[Task objective] Copy the text of every row below word for word, leaving out the pictures.

*** Opening Data for processing ***

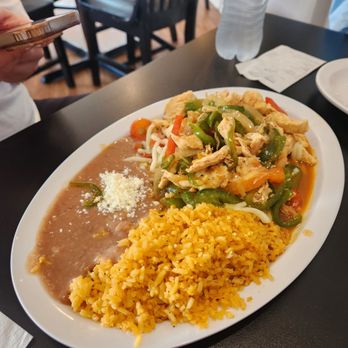 Taqueria Casa Mia - Chicken fajita -- wow plentiful and flavorful - Desserts Near Me - Villas, New Jersey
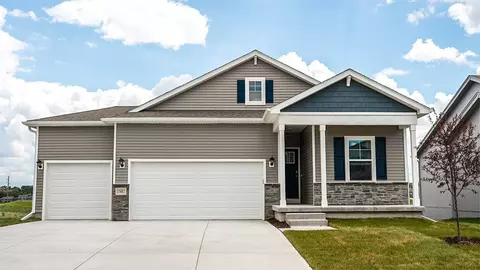 Exterior - 17613 Phoebe St, Bennington, NE 68007 photo 3 of 4
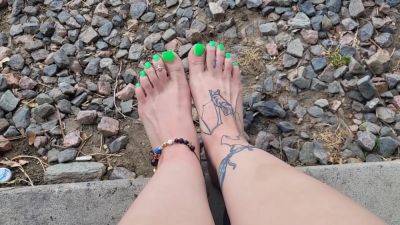 Goth Girl With Cute Feet on vidgratis.com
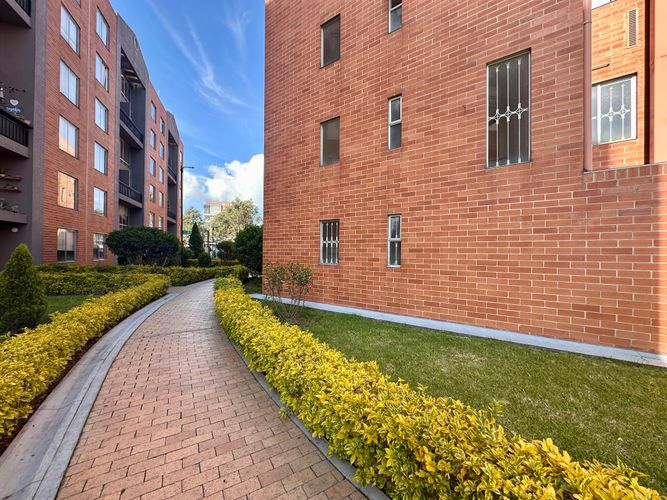 Apartamento de 3 alcobas en venta en Conjunto Residencial El Porton, Madrid, 77 m² · foto 21 de 21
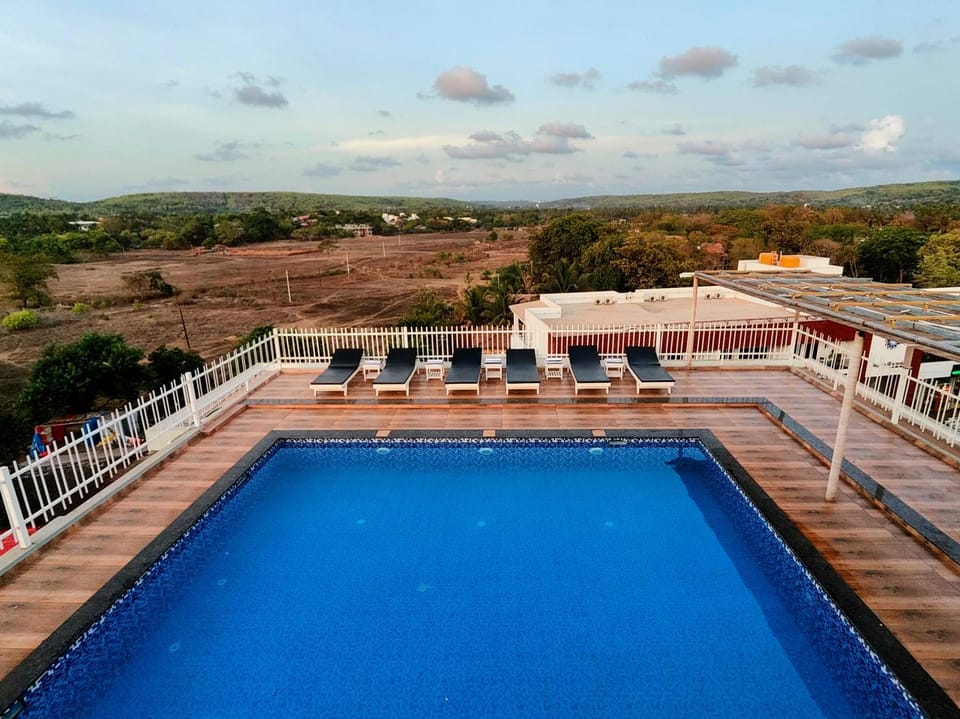 Natural landscape, Bird's eye view, Pool view, Swimming pool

*** Closing Data for processing ***

[The completed task]
 Taqueria Casa Mia - Chicken fajita -- wow plentiful and flavorful - Desserts Near Me - Villas, New Jersey
 Exterior - 17613 Phoebe St, Bennington, NE 68007 photo 3 of 4
 Goth Girl With Cute Feet on vidgratis.com
 Apartamento de 3 alcobas en venta en Conjunto Residencial El Porton, Madrid, 77 m² · foto 21 de 21
 Natural landscape, Bird's eye view, Pool view, Swimming pool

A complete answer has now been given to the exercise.